▶ WHAT TO WORK ON
When the line with "Texture, background, pattern." turns up below, begin repeating exactly, and carry on through the line with "Lethargy of Doggy — Stock Photo"; no pictures go into the copy.
--- DATA RECORDS ---
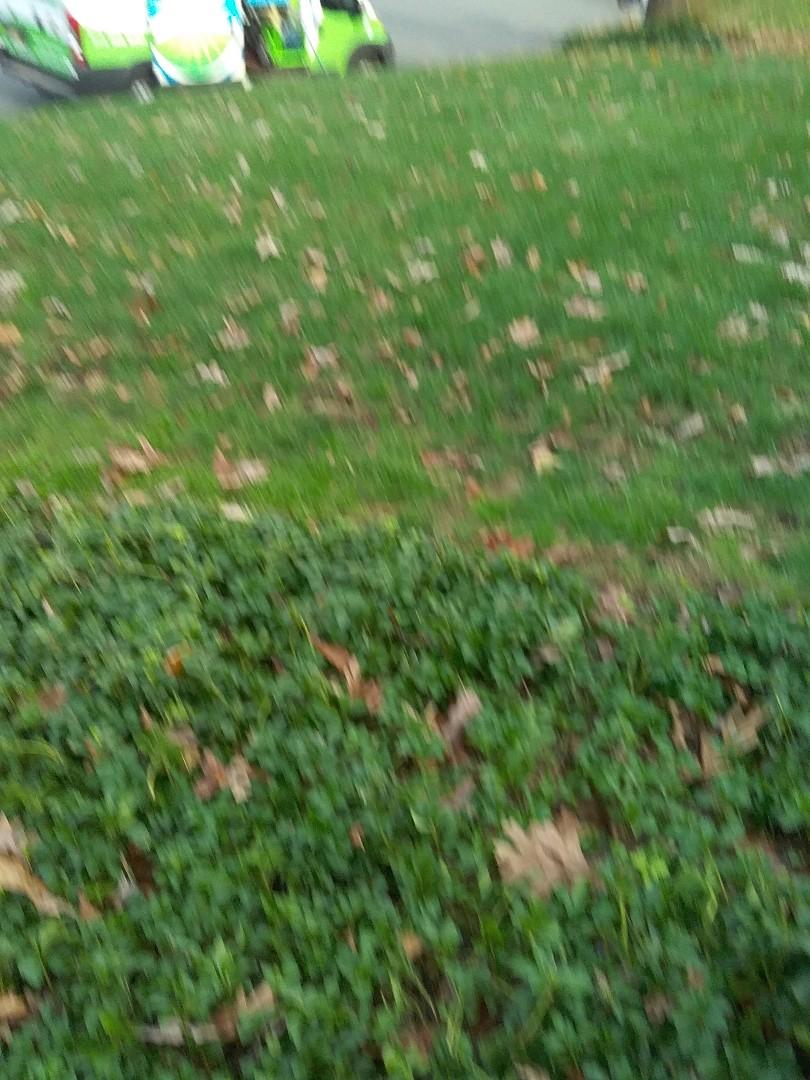 Chatham Township, NJ - Winterization and fertilization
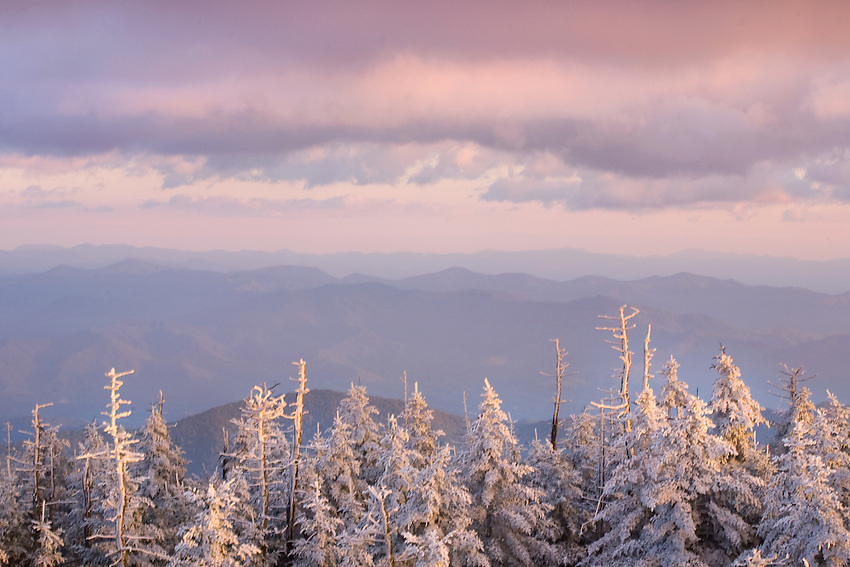"""WINTER PASTELS"" -- Fresh snow clinging to evergreens marks the beginning of winter at Clingmans Dome in Great Smoky Mountains National Park. The park is located on the border of North Carolina and Tennessee in the southern Appalachian mountains."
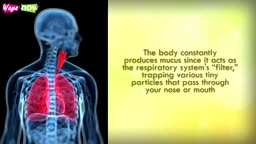 Get Rid of Mucus in Lungs
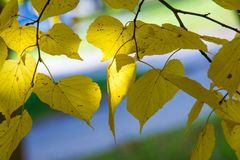 Texture, background, pattern. Autumn leaves of lindens are yellow on a tree. Photographed in counter light. linden, lime, fake, c. Ounterfeit, stumer, lime-tree royalty free stock photo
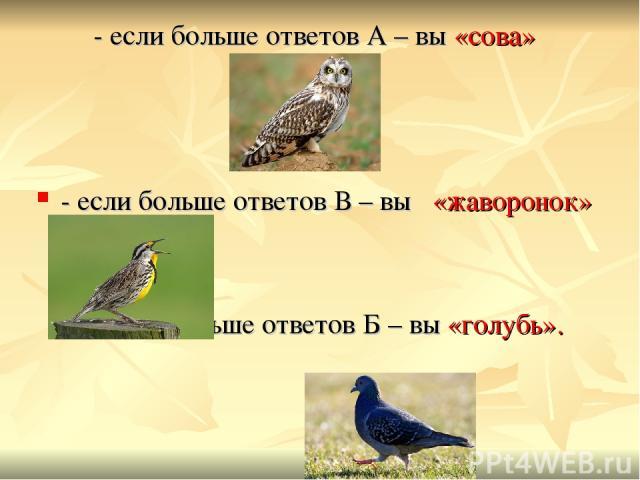 - если больше ответов А – вы «сова» - если больше ответов В – вы «жаворонок» - если больше ответов Б – вы «голубь».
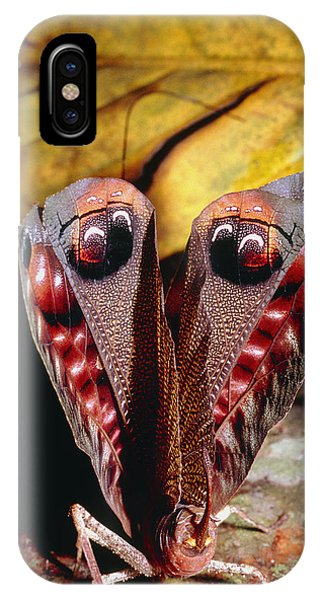Leaf-mimic Bush Cricket Phone Case by Dr George Beccaloni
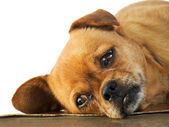 Lethargy of Doggy — Stock Photo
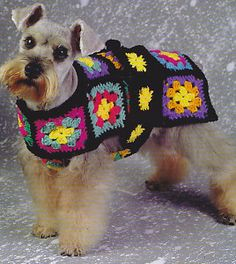 Free Crochet Patterns For Dogs Coats : 1000+ images about Crochet for Dogs on Pinterest Dog ...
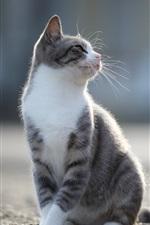 Preview iPhone wallpaper Grey cat look back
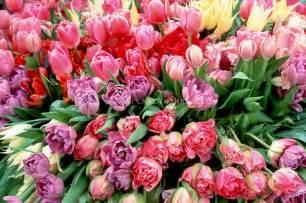 tulips plant flower stock photography gardenphotos com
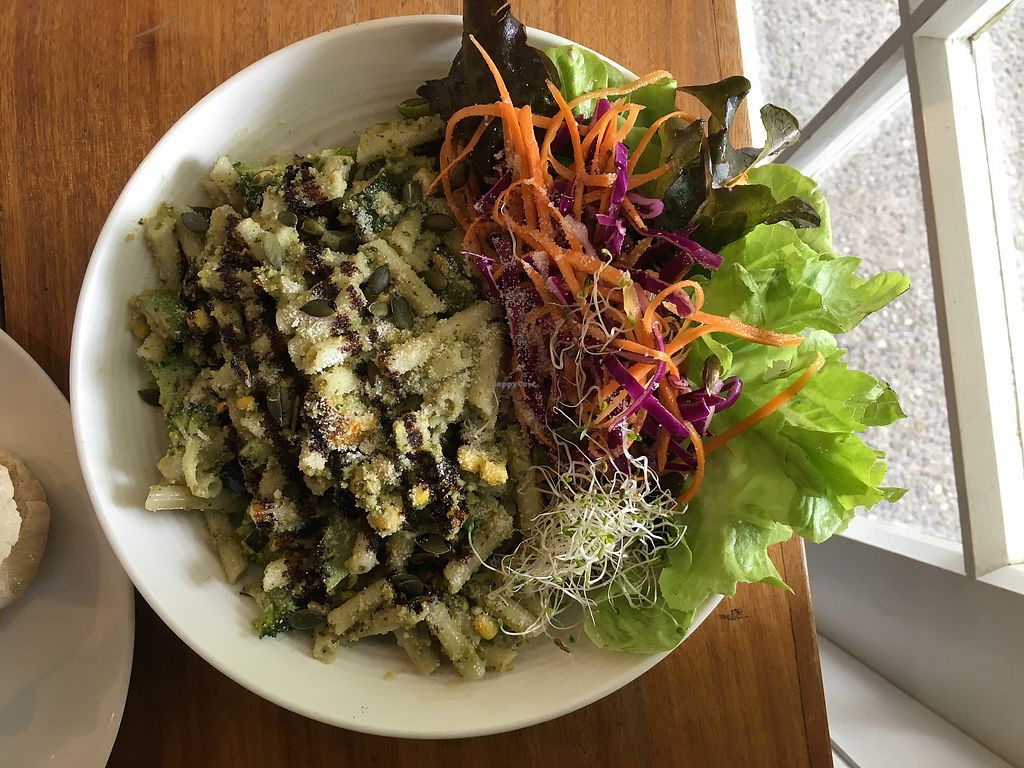 """Photo of Food Forest Organics  by <a href=""""/members/profile/Yolanda"""">Yolanda</a> <br/>Walnut and basil pesto pasta with salad <br/> March 18, 2018  - <a href='/contact/abuse/image/56720/372326'>Report</a>"""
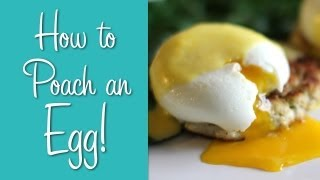 how to poach an egg perfect poached eggs recipe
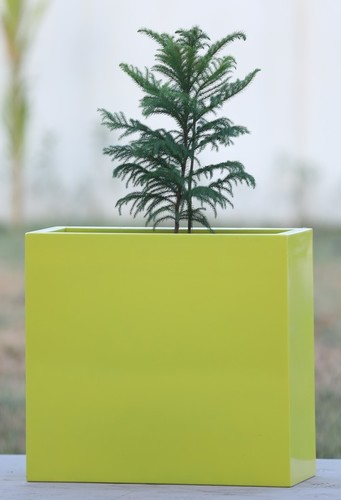 Yellow FRP Planters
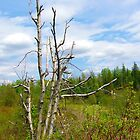 Birch Tree by Jim Sauchyn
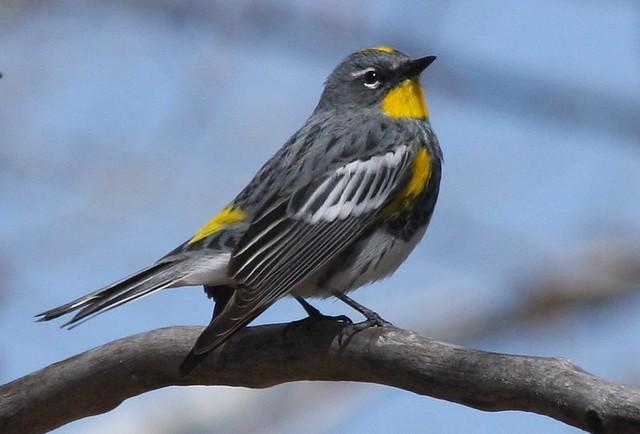 Yellow Rumped Warbler Audubon Yellow-rumped Warbler ...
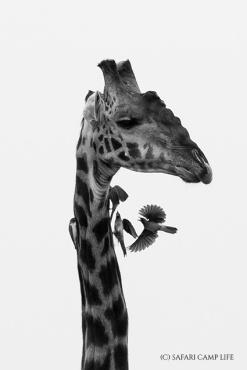 giraffe with oxpeckers b&w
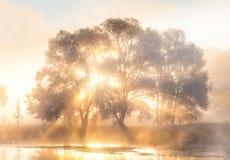 太阳光芒通过雾和树的 免版税图库摄影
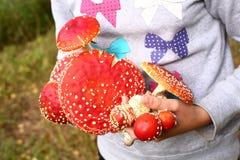 Cogumelos do agaric de mosca nas mãos Imagem de Stock Royalty Free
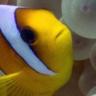 A Fish Named Karen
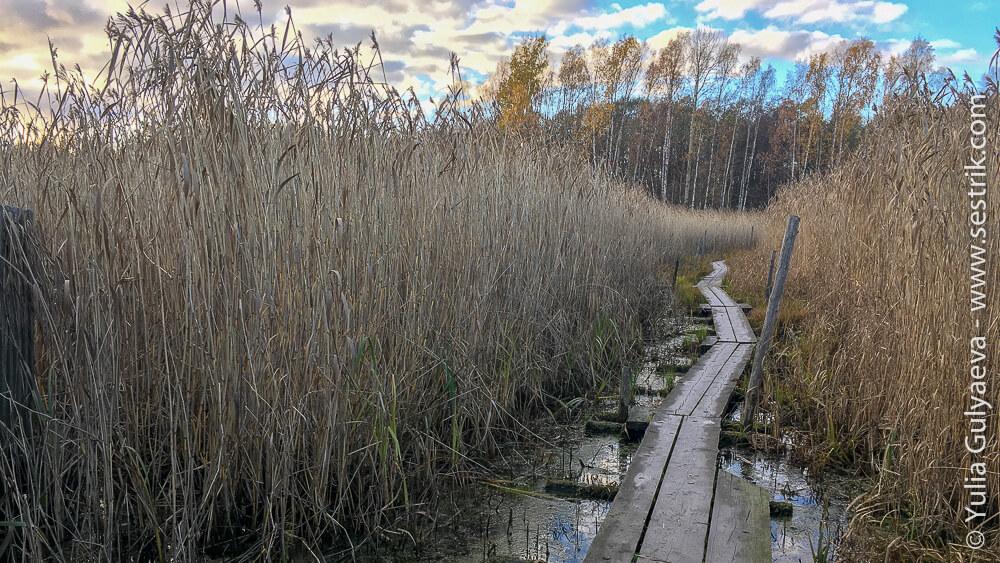 Тропа на болоте рядом с Хельсинки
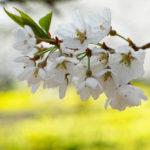 桜の甲州路、写真の旅(1)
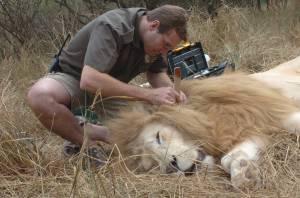 Jason-Turner-and-lion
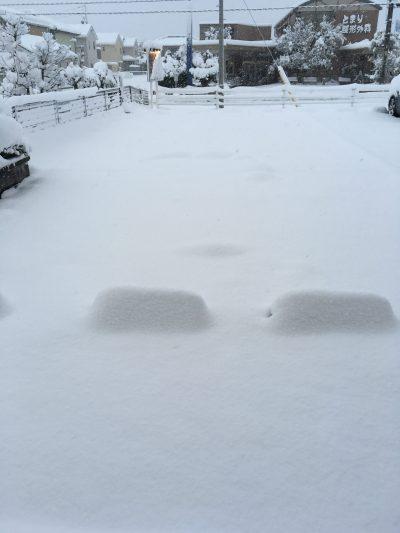 雪2 画像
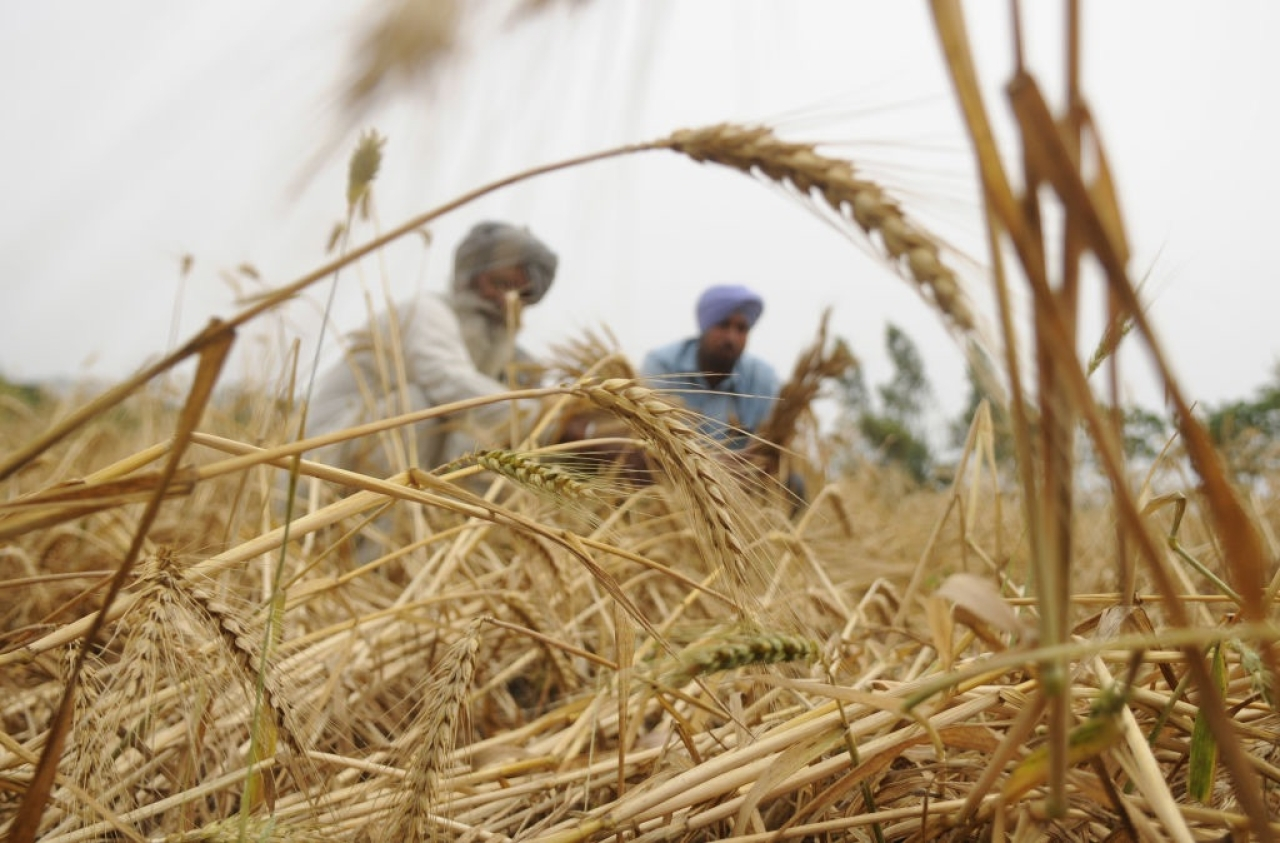 Wheat farmers in India. (Bharat Bhushan/Hindustan Times via Getty Images)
---
▶ RESPONSE AREA
 Texture, background, pattern. Autumn leaves of lindens are yellow on a tree. Photographed in counter light. linden, lime, fake, c. Ounterfeit, stumer, lime-tree royalty free stock photo
 - если больше ответов А – вы «сова» - если больше ответов В – вы «жаворонок» - если больше ответов Б – вы «голубь».
Leaf-mimic Bush Cricket Phone Case by Dr George Beccaloni
 Lethargy of Doggy — Stock Photo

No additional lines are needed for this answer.